There have been rumors that the sudden influx of mice into the Barnard dorms is due to the recent library construction. It is hard to imagine the life of one of these mice, let alone empathize with the creature. In order to bridge the evolutionary gap, Bwog presents this fictional narrative of the life of one Mus Barnardi.
Bang! The den shook. Bang!
“What’s happening?” My brother Billy squeaked.
Bang! And with that, the den collapsed. The walls of the only home I ever knew crumbled around me. The warm darkness gave way to blaring light and sound. We scattered. I clawed and scraped through the rubble. I couldn’t see anything through the thick dust, but I knew instinctively not to stop. I managed to reach the edge of the rubble, ducked under a chainlink fence onto the grass beyond. I looked back expecting to see my family right behind me. Instead there was nothing. The library, my home, was gone.
My family was gone.
I found a place under a bush and lay there trembling until nightfall.
Since the beginning of time in the far back corner of the Barnard Library, underneath a dust covered bookshelf lay a copy of Simone de Beauvoir’s The Second Sex, kicked under a shelf and forgotten generations ago. Behind this faded green book there was a small opening between two cinder blocks—just big enough for a mouse to squeeze through. This is where I lived my entire life. For years upon years us mice bit, chewed, and scrapped a society together alongside The Second Sex. Pipes, broken long ago, served as our superhighways; cheap insulation as our bedding. The Barnard students that snuck food into the library provided all the nourishment we could ever want. Our life was idyllic.
This all changed that fateful day in the summer. After the sunset I went back to where the den used to be. All was left was an open hole. I searched for what felt like days for my family, yet they were nowhere to be found. I knew I couldn’t stay here so I left in search for help.
The month after I left my Barnard home, my life consisted of drifting from place to place. I was a refugee, a wanderer. I lived for a few days in a cold steel corner of the Halal cart on Broadway. Nevertheless, I soon knew I had to leave. There were far too many mice there (none of them from my brood, unfortunately) and the food often made me sick. I soldiered on, and after multiple bad experiences with the wider Mus Columbiae rodent stock, I decided to turn back toward familiar territory. I knew the most likely place I’d find my family would be Barnard, my true home.
I doubted my family would be too near the old library, though. All that was left in that area of campus was a construction zone and a dying tree. After another week of searching, I wound up on the sixth floor of 616 West 116th. At this point, I was starting to doubt that my family was alive at all.
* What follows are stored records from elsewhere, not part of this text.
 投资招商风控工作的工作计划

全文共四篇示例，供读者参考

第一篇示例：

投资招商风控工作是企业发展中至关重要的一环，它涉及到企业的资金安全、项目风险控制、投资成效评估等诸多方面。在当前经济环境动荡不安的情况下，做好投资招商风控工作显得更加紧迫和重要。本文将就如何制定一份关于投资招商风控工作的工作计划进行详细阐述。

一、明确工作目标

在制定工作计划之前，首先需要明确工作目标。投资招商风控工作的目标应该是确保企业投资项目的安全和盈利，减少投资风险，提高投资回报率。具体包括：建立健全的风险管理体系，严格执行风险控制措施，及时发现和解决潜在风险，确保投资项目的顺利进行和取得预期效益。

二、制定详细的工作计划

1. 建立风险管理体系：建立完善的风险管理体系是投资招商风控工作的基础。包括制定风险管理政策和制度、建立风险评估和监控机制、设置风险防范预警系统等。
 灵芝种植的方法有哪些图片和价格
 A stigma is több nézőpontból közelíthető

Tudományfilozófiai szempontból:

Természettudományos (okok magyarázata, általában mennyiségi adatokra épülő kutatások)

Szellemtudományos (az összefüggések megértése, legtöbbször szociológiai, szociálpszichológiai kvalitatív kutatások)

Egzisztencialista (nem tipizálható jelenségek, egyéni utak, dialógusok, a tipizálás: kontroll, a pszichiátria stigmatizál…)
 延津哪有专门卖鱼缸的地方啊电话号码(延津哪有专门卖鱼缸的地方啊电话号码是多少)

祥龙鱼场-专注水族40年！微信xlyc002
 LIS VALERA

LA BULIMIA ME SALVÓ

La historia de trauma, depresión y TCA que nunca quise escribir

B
Yet just as I felt my lowest, I recognized our family’s smell. It was the smell of old crinkled pages, of fading zines, of warm fur and mice droppings. It was my family.
I scurried out from under the refrigerator. I ignored the screams of tenants of the suite I was couch surfing at that night and dove through the small gap between the floorboard and the wall. As I traveled through the walls of the building, I knew I was getting closer.
There, I saw him. I could recognize his hickory brown fur and pink button nose anywhere. It was Billy. We embraced, as much as our short stubby arms would allow. He led me through the darkness into a small cubby hole. There was my whole family. Mum and Da, all thirty-five of my siblings, aunts, uncles, cousins. Hundreds and hundreds of mice! We feasted in celebration, finishing an entire corn muffin dropped by a junior.
When I gaze upon the tomb of the Barnard Library, the nostalgia I feel flows over me. I know that I will never get what we had back but that I would have to move on. 616 West 116 St is our new home, and we’ll just have to get used to it.